>>>>>

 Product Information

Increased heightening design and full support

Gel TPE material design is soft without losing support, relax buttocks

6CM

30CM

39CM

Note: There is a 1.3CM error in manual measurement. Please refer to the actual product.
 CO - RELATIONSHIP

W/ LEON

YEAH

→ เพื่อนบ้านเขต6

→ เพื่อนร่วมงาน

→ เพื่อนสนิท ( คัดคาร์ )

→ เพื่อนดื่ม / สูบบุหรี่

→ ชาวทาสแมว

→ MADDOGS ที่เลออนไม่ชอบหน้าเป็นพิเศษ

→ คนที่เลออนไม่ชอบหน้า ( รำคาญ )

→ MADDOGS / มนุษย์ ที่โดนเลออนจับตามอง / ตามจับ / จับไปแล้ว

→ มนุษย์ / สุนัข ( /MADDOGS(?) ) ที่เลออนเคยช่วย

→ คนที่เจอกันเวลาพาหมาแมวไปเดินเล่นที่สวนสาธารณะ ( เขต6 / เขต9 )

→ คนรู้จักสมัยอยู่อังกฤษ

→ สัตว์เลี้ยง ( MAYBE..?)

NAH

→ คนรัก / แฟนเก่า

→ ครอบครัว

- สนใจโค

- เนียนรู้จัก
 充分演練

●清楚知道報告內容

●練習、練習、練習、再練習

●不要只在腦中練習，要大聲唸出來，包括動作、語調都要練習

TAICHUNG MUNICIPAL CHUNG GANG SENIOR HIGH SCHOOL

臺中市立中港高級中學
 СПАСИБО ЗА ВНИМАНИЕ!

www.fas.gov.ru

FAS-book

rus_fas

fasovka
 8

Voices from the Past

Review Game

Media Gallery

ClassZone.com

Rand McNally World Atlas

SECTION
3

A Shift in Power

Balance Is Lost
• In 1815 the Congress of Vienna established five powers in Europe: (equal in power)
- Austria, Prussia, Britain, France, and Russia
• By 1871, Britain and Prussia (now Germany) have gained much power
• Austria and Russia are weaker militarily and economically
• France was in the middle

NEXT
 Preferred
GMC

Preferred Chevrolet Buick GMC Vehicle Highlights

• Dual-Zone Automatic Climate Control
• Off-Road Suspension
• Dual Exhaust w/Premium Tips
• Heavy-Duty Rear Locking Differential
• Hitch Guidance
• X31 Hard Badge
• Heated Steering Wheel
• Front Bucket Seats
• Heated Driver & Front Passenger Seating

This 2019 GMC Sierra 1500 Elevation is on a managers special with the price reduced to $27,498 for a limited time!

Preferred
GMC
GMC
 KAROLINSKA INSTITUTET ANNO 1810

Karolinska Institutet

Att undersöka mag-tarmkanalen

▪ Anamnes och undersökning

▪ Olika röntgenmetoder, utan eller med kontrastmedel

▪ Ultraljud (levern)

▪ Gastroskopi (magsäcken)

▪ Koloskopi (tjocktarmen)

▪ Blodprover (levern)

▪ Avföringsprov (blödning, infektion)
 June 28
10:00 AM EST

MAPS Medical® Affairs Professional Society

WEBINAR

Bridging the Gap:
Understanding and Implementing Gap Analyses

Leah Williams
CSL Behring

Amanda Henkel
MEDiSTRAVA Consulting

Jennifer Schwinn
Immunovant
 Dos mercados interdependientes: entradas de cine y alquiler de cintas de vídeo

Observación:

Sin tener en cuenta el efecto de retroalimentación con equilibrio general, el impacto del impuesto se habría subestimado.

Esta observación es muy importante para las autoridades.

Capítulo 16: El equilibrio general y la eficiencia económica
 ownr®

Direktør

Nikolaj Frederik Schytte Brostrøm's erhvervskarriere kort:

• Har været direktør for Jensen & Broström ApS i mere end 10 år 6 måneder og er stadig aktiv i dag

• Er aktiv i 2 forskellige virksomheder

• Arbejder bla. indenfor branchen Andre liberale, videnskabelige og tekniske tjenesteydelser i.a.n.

<<<<<

### [AIM OF THE TASK]
Could you reproduce every record above exactly as it stands?

### [TASK OUTPUT]
 Product Information

Increased heightening design and full support

Gel TPE material design is soft without losing support, relax buttocks

6CM

30CM

39CM

Note: There is a 1.3CM error in manual measurement. Please refer to the actual product.
 CO - RELATIONSHIP

W/ LEON

YEAH

→ เพื่อนบ้านเขต6

→ เพื่อนร่วมงาน

→ เพื่อนสนิท ( คัดคาร์ )

→ เพื่อนดื่ม / สูบบุหรี่

→ ชาวทาสแมว

→ MADDOGS ที่เลออนไม่ชอบหน้าเป็นพิเศษ

→ คนที่เลออนไม่ชอบหน้า ( รำคาญ )

→ MADDOGS / มนุษย์ ที่โดนเลออนจับตามอง / ตามจับ / จับไปแล้ว

→ มนุษย์ / สุนัข ( /MADDOGS(?) ) ที่เลออนเคยช่วย

→ คนที่เจอกันเวลาพาหมาแมวไปเดินเล่นที่สวนสาธารณะ ( เขต6 / เขต9 )

→ คนรู้จักสมัยอยู่อังกฤษ

→ สัตว์เลี้ยง ( MAYBE..?)

NAH

→ คนรัก / แฟนเก่า

→ ครอบครัว

- สนใจโค

- เนียนรู้จัก
 充分演練

●清楚知道報告內容

●練習、練習、練習、再練習

●不要只在腦中練習，要大聲唸出來，包括動作、語調都要練習

TAICHUNG MUNICIPAL CHUNG GANG SENIOR HIGH SCHOOL

臺中市立中港高級中學
 СПАСИБО ЗА ВНИМАНИЕ!

www.fas.gov.ru

FAS-book

rus_fas

fasovka
 8

Voices from the Past

Review Game

Media Gallery

ClassZone.com

Rand McNally World Atlas

SECTION
3

A Shift in Power

Balance Is Lost
• In 1815 the Congress of Vienna established five powers in Europe: (equal in power)
- Austria, Prussia, Britain, France, and Russia
• By 1871, Britain and Prussia (now Germany) have gained much power
• Austria and Russia are weaker militarily and economically
• France was in the middle

NEXT
 Preferred
GMC

Preferred Chevrolet Buick GMC Vehicle Highlights

• Dual-Zone Automatic Climate Control
• Off-Road Suspension
• Dual Exhaust w/Premium Tips
• Heavy-Duty Rear Locking Differential
• Hitch Guidance
• X31 Hard Badge
• Heated Steering Wheel
• Front Bucket Seats
• Heated Driver & Front Passenger Seating

This 2019 GMC Sierra 1500 Elevation is on a managers special with the price reduced to $27,498 for a limited time!

Preferred
GMC
GMC
 KAROLINSKA INSTITUTET ANNO 1810

Karolinska Institutet

Att undersöka mag-tarmkanalen

▪ Anamnes och undersökning

▪ Olika röntgenmetoder, utan eller med kontrastmedel

▪ Ultraljud (levern)

▪ Gastroskopi (magsäcken)

▪ Koloskopi (tjocktarmen)

▪ Blodprover (levern)

▪ Avföringsprov (blödning, infektion)
 June 28
10:00 AM EST

MAPS Medical® Affairs Professional Society

WEBINAR

Bridging the Gap:
Understanding and Implementing Gap Analyses

Leah Williams
CSL Behring

Amanda Henkel
MEDiSTRAVA Consulting

Jennifer Schwinn
Immunovant
 Dos mercados interdependientes: entradas de cine y alquiler de cintas de vídeo

Observación:

Sin tener en cuenta el efecto de retroalimentación con equilibrio general, el impacto del impuesto se habría subestimado.

Esta observación es muy importante para las autoridades.

Capítulo 16: El equilibrio general y la eficiencia económica
 ownr®

Direktør

Nikolaj Frederik Schytte Brostrøm's erhvervskarriere kort:

• Har været direktør for Jensen & Broström ApS i mere end 10 år 6 måneder og er stadig aktiv i dag

• Er aktiv i 2 forskellige virksomheder

• Arbejder bla. indenfor branchen Andre liberale, videnskabelige og tekniske tjenesteydelser i.a.n.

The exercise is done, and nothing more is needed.